━━━━━ Selection ━━━━━
Additionally or alternatively, the user interface circuitry 622 can
include any suitable devices to present the multimedia stream.
[0144] At block 1006, the object inserter circuitry 906 inserts
objects into the audio stream and/or visual stream based on
metadata. For example, the object inserter circuitry 906 can insert
artificial graphical objects into the visual stream. In some
examples, the object inserter circuitry 906 can insert artificial
audio objects into the audio stream. In some examples, the inserted
objects can be based on a source type and/or an object type stored
in the metadata. In other examples, the object inserter circuitry
906 can insert a generic object (e.g., a geometric shape, a
graphical representation of a sound wave, a generic chime,
etc.).
[0145] At block 1008, the label inserter circuitry 908 inserts
labels into the visual stream based on the metadata. For example,
the label inserter circuitry 908 can insert a graphical label into
the video stream. In some examples, the label inserter circuitry
908 can insert an audio label (e.g., a sound clip, etc.) into the
audio stream. In some examples, the label inserter circuitry 908
can insert labels based on an object type or source type stored in
the metadata. In some examples, the label inserter circuitry 908
can insert generic labels into the multimedia stream (e.g., a label
indicating an object is producing sound, etc.).
[0146] At block 1010, the user intent identifier circuitry 904
determines if a user focus event is detected. For example, the user
intent identifier can identify a user focus event via eye-tracking
(e.g., a user's eyes looking at a particular portion of the visual
stream, etc.). In some examples, the user intent identifier
circuitry 618 uses natural language processing (NLP) to analyze a
voice and/or text command to identify a user focus event. In some
examples, the user intent identifier circuitry 618 identifies a
user focus event in response to a user interacting with a label
generated by the metadata generator circuitry 616 (e.g., clicking
on the label with a mouse, etc.). If the user intent identifier
circuitry 904 detects a user focus event, the operations 1000
advances to block 1012. If the user intent identifier circuitry 904
does not detect a user focus event, the operations 1000 end.
━━━━━
What you will do -
1) Please set down the passage on inserting objects and labels into a multimedia stream word for word, starting at "[0145] At block" and ending at "producing sound, etc.).".
2) Which block numbers appear in the passage on inserting objects and labels into a multimedia stream? List every one.
3) Extend the passage on inserting objects and labels into a multimedia stream, picking up after its final sentence.
━━━━━ Recorded information ━━━━━
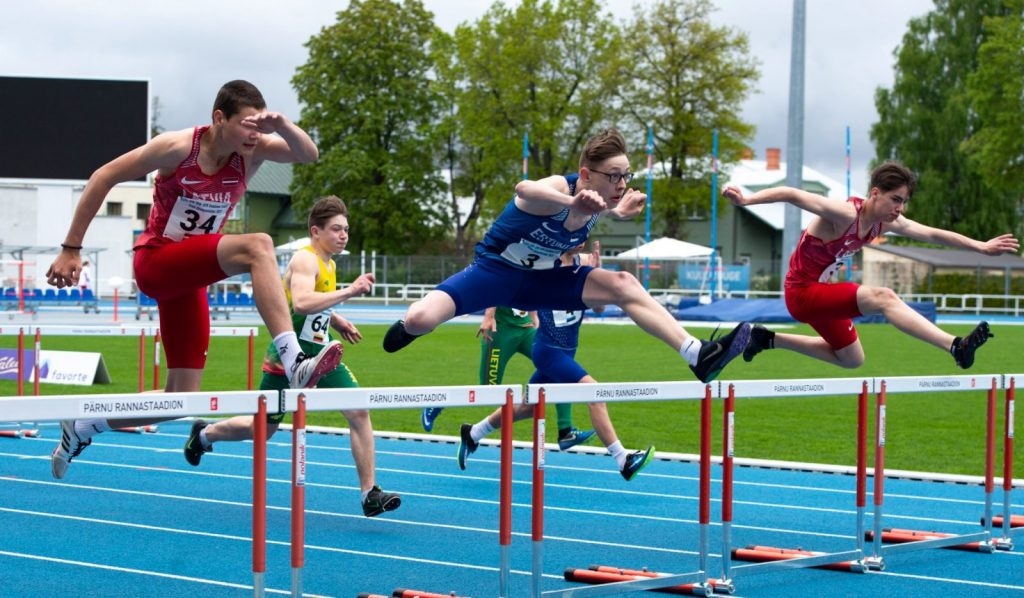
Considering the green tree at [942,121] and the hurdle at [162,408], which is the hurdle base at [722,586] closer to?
━━━━━
Answers provided -
1)
[0145] At block 1008, the label inserter circuitry 908 inserts
labels into the visual stream based on the metadata. For example,
the label inserter circuitry 908 can insert a graphical label into
the video stream. In some examples, the label inserter circuitry
908 can insert an audio label (e.g., a sound clip, etc.) into the
audio stream. In some examples, the label inserter circuitry 908
can insert labels based on an object type or source type stored in
the metadata. In some examples, the label inserter circuitry 908
can insert generic labels into the multimedia stream (e.g., a label
indicating an object is producing sound, etc.).

2) 1006, 1008, 1010, 1012

3)
[0147] At block 1012, the audio modification circuitry 910 modifies
the audio stream based on a user focus event. For example, the
audio modification circuitry 910 can remix, modulate, enhance,
and/or other modify the audio stream based on the metadata and/or a
detected used focus event. In some examples, the audio modification
circuitry 910 remixes the audio streams based on the identified
objects and user input (e.g., predominantly use audio from a
particular audio stream associated with a guitar during a guitar
solo, etc.). In some examples, the audio modification circuitry 910
suppresses audio unrelated to an object of interest through
adaptive noise cancellation (e.g., artificial intelligence based
noise cancellation, traditional noise cancellation methods, etc.).
In some examples, the audio modification circuitry 910 separates
distinct audio through blind audio source separation (BASS). In
some examples, the audio modification circuitry 910 removes
background noise through artificial-intelligence (AI) based dynamic
range (DNR) techniques. In other examples, audio modification
circuitry 910 can modify the received audio stream(s) in any other
suitable way. The operations 1000 end.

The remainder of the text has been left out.